GIVEN TEXT:

Logical conditions to apply seek operations are mainly (1) P′ = total elements in x direction and (2) P″ = total elements in y direction.
System Architecture
In this section, the authors have described importance and configuration of OOHI system architecture. Shared disk, shared memory, and shared nothing architecture are the keys to develop big data solution. To provide good scalability with the commodity machines, the authors have selected shared nothing architecture. 29 To ensure the parallelism and distributed environment, Hadoop framework with map reduce programming model has been chosen. OOHI includes mainly three components as job server, schema server, and Hadoop cluster.
As shown in Figure 9, OOHI architecture contains a separate processing module for the database collection. Extract-transform-load process will be performed on data sources. Separate code was written for extracting raw data and to store the metadata. Input data are in the parse-able format. Cube schema, dimension, and cube metadata are stored in schema server to verify the validity of the queried data and to reduce the cost of searching unavailable data. All the measures associated with dimensions are stored in Hadoop cluster. When end user or OLAP client fire a query for slice operation, the application node will run a map reduce job to find the match criteria and to assign the asked operation. Detailed role of each component is as follows:

System architecture. ETL, extract-transform-load.
Job server: Application node is also known as job server. It is the heart of the whole system as it processes OLAP commands fired by user, check for the validity of the command and available resources, call suitable node of Hadoop cluster to process and send processed output to the client. Job server first validates the input with the support of schema server by checking the available metadata and dimensions. With the ensurity from the schema server, job server invoke a command to start map reduce process on Hadoop cluster. Meanwhile map reduce job running on Hadoop cluster, job server observe the progress of the process. Once the job is accomplished by the map reduce job, job server gather the metadata of the cube to generate the resultant cube.
Schema server: Schema server is responsible for storing and maintaining metadata. Both metadata for cube and dimensions are stored in XML format. Dimension's metadata includes number of dimensions and levels of each dimension. Cube metadata includes the path, file structures, and identifiers. Schema server is answerable for all the queries coming from job server.

TO BE DONE:
**A)** Can you summarize the OOHI architecture text in exactly two sentences?
**B)** What does the OOHI architecture text say in answer to each of these?
(i) Which architecture did the authors select to provide good scalability with commodity machines?
(ii) In what format are the metadata for cube and dimensions stored?
(iii) What does cube metadata include?
**C)** Would you continue the OOHI architecture text from where it stops?
The items that come next have no connection to the OOHI architecture text.

MATERIAL SHOWN:
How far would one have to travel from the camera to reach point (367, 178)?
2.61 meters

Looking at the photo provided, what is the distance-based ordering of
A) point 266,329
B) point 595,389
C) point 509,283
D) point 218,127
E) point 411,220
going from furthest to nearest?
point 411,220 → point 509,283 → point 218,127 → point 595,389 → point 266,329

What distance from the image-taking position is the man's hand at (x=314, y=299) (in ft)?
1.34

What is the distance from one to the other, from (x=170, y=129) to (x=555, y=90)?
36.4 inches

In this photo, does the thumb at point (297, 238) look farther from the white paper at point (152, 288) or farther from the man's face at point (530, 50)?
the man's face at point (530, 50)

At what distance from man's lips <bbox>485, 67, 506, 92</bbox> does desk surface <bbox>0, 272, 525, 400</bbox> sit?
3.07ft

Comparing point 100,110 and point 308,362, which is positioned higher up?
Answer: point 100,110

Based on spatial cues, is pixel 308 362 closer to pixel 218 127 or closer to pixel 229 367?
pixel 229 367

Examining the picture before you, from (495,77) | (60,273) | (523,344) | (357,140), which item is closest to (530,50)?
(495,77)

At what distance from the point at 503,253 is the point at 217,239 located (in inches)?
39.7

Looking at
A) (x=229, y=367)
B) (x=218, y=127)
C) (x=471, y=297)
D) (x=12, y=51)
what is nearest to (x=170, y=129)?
...
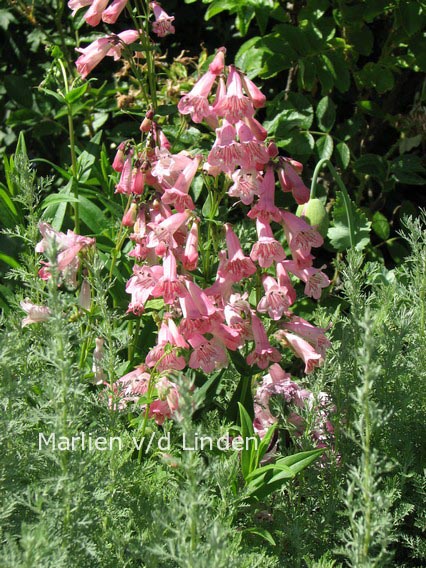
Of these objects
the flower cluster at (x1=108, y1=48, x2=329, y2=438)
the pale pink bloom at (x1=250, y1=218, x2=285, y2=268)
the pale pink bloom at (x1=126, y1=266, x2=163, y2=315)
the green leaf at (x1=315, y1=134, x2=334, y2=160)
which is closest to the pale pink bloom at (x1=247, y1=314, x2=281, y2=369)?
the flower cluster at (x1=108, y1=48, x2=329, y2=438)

EXPECTED RESULTS:
**A)** To get scalability on commodity machines and a parallel, distributed environment, the authors chose a shared nothing architecture and the Hadoop framework with map reduce for OOHI, which has three main components: a job server, a schema server, and a Hadoop cluster. The job server handles OLAP commands, validates them with the schema server (which keeps cube and dimension metadata in XML format), and starts map reduce jobs on the Hadoop cluster, where the measures associated with dimensions are stored.

**B)**
(i) Shared nothing architecture.
(ii) XML format.
(iii) The path, file structures, and identifiers.

**C)**
Hadoop cluster: All the measures are deposited in Hadoop cluster. It looks after all the map reduce instance and the distributed environment by HDFS. The queries submitted by the job server will be run by Hadoop cluster. Initially, data loading map reduce job is run to load measures to Hadoop environment and to keep metadata to schema server. Data loading is one time job and thereafter whenever job request comes from the job node, Hadoop cluster will process it according to dimension encoding technique, dimension traversal technique, cube segmentation, chunk selection, and BSAP methodology mentioned in previous sections.
Implementations
In this section, the authors have described execution processes of aforementioned algorithms. That includes map reduce job explanation with comprehensive flowchart, experimental setup, and test cases with results in depth as follows:
Detailed job for OLAP process (see the Map Reduce Job for OLAP Process section)
Master–slave configuration, experimental setup, and data set description (see the Experimental Setup section)
Design of test cases including data storage, dice, slice, and roll-up operation queries and results (see the Test Cases and Results section)
Map reduce job for OLAP process
Data loading, data storage, and OLAP process described in earlier sections are designed as per map reduce framework. Figure 10 depicts the map reduce job for OLAP process described as follows:

Map reduce job to perform OLAP process.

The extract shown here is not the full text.